Cadfael had drawn back his arm, and for a moment wondered what troubled him about the palm he had lifted from the grass beside Rhisiart’s breast. Then he knew. Where he knelt the grass was perceptibly damp from the morning’s sharp shower, he could feel the cling of the habit when he shifted his knee. Yet under the outflung right arm the grass was dry, his hand rose from it with no hint of moisture, no scent of rain. He touched again, ran his fingers up and down alongside Rhisiart’s right flank. He was down to the knee before he felt the dampness and stirred the green fragrance. He felt outwards, the width of the body, to find the same signs. Strange! Very strange! His mind recorded and forbore to wonder then, because there were other things to be observed, and all manner of dangers were falling in upon all manner of people.
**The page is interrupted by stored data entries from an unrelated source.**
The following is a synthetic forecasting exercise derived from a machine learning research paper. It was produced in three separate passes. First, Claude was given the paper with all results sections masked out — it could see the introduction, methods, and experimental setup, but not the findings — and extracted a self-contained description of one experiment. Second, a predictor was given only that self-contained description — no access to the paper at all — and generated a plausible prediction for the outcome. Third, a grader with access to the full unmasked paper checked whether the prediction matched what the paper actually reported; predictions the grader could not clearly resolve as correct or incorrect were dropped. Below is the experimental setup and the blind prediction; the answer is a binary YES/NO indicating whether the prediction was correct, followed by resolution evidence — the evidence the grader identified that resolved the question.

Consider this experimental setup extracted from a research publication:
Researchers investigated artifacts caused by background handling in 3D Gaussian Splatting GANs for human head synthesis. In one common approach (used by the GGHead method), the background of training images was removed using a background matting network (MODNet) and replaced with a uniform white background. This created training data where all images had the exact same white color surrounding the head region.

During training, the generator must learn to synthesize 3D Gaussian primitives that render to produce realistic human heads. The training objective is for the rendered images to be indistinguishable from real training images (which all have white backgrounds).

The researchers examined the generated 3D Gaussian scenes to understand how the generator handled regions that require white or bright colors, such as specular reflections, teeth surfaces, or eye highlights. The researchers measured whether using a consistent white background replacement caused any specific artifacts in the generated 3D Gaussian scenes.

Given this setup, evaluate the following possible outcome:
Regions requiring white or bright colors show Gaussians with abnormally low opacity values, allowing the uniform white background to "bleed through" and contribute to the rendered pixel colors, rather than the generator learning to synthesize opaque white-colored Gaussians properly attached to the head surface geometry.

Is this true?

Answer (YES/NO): NO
The tall shape looming at his back, motionless and chill, could be none other than Prior Robert, and Prior Robert in a curious state of exalted shock, nearer to Brother Columbanus’ ecstatic fit than he had ever been before or would ever be again. The high, strained voice asked, over the shuddering quietness of Sioned’s tearless sobs: “He is dead?”

“Dead,” said Cadfael flatly, and looked into Sioned’s wide, dry eyes and held them, promising something as yet undefined. Whatever it was, she understood it and was appeased, for he was Welsh, too, he knew about the blood- feud. And she was the only heir, the only close kin, of a murdered man. She had a task far above sorrow.

The prior’s voice soared suddenly, awed and exalted. “Behold the saint’s vengeance! Did I not say her wrath would be wreaked upon all those who stood in the way of her desire? Tell them what I am saying! Tell them to look well at the fulfilment of my prophecy, and let all other obdurate hearts take warning. Saint Winifred has shown her power and her displeasure.”

There was hardly any need for translation, they had the sense of it already. A dozen of those standing close shrank warily away, a dozen voices muttered hurried submission. Not for worlds would they stand in the saint’s way.

“The impious man reaps what he sows,” declaimed Robert. “Rhisiart had his warning, and did not heed it.”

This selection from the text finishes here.